- WHAT THE TASK REQUIRES: Will you quote only the lines starting at the one that contains "What object from" and ending with the last line of the listing below, inclusive?

- RECORDED INFORMATION:
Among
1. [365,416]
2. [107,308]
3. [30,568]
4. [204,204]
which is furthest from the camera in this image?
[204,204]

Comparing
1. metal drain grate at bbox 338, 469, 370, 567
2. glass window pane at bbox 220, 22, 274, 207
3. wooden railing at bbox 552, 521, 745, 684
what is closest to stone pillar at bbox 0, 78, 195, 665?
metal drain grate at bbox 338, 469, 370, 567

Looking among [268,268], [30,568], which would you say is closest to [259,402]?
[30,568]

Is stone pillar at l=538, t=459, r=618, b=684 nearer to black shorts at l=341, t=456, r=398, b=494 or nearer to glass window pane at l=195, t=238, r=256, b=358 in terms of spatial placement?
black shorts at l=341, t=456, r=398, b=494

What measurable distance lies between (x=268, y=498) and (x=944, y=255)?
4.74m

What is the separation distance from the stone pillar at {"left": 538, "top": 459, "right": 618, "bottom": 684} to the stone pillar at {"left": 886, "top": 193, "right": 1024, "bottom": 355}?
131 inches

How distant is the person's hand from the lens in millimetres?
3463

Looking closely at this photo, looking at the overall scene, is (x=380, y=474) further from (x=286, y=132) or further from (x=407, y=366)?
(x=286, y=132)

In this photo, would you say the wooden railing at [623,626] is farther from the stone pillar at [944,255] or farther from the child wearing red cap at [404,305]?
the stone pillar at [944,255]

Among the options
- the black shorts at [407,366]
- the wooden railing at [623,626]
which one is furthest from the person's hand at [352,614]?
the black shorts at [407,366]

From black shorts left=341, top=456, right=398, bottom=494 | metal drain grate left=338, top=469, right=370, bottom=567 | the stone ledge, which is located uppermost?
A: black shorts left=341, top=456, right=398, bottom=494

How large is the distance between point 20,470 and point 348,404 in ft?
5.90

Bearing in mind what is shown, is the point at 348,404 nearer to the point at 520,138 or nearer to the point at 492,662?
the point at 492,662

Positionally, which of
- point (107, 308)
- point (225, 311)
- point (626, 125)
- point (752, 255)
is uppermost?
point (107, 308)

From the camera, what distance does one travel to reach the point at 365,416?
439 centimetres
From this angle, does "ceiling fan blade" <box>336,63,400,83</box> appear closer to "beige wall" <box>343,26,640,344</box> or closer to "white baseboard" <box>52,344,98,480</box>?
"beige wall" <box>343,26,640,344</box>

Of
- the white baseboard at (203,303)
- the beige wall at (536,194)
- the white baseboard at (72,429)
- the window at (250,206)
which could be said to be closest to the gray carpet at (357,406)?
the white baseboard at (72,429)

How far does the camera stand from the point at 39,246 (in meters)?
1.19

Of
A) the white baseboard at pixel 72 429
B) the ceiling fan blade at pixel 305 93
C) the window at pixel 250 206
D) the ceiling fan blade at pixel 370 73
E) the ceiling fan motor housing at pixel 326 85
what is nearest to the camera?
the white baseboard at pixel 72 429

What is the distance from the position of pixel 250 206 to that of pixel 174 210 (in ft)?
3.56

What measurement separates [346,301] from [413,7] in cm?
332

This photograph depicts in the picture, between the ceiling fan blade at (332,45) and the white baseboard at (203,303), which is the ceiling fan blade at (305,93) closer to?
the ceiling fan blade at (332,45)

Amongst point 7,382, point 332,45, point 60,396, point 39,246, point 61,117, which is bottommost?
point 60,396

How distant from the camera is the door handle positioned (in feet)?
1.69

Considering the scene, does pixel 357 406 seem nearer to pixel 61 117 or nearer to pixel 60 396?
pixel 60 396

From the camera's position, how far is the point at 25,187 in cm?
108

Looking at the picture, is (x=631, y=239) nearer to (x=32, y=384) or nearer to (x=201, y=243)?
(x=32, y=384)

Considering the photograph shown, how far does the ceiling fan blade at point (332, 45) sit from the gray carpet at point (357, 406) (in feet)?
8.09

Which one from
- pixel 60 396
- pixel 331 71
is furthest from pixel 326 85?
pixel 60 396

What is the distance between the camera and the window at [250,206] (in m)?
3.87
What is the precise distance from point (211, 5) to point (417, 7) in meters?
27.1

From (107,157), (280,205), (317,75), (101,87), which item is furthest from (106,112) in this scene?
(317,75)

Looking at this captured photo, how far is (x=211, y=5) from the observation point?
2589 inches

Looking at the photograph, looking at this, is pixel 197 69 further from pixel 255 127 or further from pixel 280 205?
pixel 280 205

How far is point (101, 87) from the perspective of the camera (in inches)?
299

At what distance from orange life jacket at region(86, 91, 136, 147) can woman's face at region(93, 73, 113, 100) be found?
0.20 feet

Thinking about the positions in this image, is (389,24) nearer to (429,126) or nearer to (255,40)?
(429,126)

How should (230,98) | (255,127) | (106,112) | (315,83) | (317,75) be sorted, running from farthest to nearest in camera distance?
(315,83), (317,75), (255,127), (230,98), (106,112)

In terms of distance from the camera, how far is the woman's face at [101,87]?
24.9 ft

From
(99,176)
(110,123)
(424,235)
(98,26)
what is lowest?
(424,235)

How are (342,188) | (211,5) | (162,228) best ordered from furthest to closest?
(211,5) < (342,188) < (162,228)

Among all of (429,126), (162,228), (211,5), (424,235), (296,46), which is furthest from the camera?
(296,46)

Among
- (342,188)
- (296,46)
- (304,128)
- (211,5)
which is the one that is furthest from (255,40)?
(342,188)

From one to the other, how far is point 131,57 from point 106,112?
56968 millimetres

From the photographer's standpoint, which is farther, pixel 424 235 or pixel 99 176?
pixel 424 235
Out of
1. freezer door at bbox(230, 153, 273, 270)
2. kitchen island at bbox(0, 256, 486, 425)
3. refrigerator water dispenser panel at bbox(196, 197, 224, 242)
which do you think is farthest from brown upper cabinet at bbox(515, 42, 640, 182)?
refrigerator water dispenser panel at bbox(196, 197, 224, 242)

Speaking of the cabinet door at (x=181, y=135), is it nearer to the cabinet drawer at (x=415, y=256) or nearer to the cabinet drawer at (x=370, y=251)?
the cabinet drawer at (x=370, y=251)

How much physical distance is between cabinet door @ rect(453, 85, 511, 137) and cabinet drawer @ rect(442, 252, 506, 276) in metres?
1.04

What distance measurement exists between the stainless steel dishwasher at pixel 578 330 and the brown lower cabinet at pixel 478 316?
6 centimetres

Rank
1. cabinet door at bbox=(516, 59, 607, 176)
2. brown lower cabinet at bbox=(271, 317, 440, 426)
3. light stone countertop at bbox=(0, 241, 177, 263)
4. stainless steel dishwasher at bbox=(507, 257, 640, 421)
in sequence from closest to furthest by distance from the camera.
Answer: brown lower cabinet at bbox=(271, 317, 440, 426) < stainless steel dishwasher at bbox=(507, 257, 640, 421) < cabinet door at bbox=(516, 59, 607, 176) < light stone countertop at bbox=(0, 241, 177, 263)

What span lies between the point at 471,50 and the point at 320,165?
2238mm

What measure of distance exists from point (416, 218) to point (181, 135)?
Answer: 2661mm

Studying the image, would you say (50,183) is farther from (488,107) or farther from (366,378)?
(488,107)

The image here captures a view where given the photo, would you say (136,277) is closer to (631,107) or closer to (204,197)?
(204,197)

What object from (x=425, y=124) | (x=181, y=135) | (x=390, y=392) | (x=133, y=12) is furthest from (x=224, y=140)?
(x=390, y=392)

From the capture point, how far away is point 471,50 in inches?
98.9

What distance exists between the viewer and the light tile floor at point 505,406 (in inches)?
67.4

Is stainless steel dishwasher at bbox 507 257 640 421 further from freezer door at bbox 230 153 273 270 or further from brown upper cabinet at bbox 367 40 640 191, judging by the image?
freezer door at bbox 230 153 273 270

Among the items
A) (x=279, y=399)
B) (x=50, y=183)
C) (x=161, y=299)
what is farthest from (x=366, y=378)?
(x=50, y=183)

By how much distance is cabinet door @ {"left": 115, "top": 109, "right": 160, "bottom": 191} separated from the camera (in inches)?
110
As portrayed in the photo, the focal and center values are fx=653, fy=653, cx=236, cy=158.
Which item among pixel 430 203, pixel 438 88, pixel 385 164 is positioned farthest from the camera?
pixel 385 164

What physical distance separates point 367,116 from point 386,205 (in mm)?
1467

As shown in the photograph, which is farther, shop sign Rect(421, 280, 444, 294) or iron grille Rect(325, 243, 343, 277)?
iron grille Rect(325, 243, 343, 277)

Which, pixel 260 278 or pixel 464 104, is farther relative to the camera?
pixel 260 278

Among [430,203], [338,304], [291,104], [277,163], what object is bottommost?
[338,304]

- RESULT FOR THIS EXERCISE:
What object from (x=425, y=124) | (x=181, y=135) | (x=390, y=392) | (x=133, y=12) is furthest from (x=224, y=140)?
(x=390, y=392)

From the capture point, how far away is point 471,50 in inches?
98.9

What distance exists between the viewer and the light tile floor at point 505,406 (in inches)?
67.4

Is stainless steel dishwasher at bbox 507 257 640 421 further from freezer door at bbox 230 153 273 270 or further from brown upper cabinet at bbox 367 40 640 191, judging by the image?
freezer door at bbox 230 153 273 270

Among the items
A) (x=279, y=399)
B) (x=50, y=183)
C) (x=161, y=299)
what is farthest from (x=366, y=378)?
(x=50, y=183)

By how much distance is cabinet door @ {"left": 115, "top": 109, "right": 160, "bottom": 191} separated from the camera (in inches)?
110
As portrayed in the photo, the focal and center values are fx=653, fy=653, cx=236, cy=158.
Which item among pixel 430 203, pixel 438 88, pixel 385 164 is positioned farthest from the camera?
pixel 385 164

What physical distance separates point 367,116 from point 386,205 (in mm)?
1467

As shown in the photograph, which is farther, shop sign Rect(421, 280, 444, 294) or iron grille Rect(325, 243, 343, 277)?
iron grille Rect(325, 243, 343, 277)

Which, pixel 260 278 or pixel 464 104, is farther relative to the camera?
pixel 260 278

Among [430,203], [338,304], [291,104], [277,163], what object is bottommost?
[338,304]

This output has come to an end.